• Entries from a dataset
____
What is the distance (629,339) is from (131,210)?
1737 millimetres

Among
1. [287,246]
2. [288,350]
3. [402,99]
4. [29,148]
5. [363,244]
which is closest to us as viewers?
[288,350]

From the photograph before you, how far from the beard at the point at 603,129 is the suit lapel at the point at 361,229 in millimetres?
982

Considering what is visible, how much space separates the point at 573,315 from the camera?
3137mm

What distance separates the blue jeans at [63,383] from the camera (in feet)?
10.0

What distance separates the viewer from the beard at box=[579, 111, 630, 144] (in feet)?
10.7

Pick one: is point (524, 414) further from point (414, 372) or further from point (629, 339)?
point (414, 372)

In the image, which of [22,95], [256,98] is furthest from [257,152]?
____
• Task prompt
Convert the stretch of lines from the one containing "Pick one: is" through the end of the records into a Markdown table with the columns Row and Line, leaving out blank lines.

• Response to this exercise
| Row | Line |
|---|---|
| 1 | Pick one: is point (524, 414) further from point (414, 372) or further from point (629, 339)? |
| 2 | point (414, 372) |
| 3 | In the image, which of [22,95], [256,98] is furthest from [257,152]? |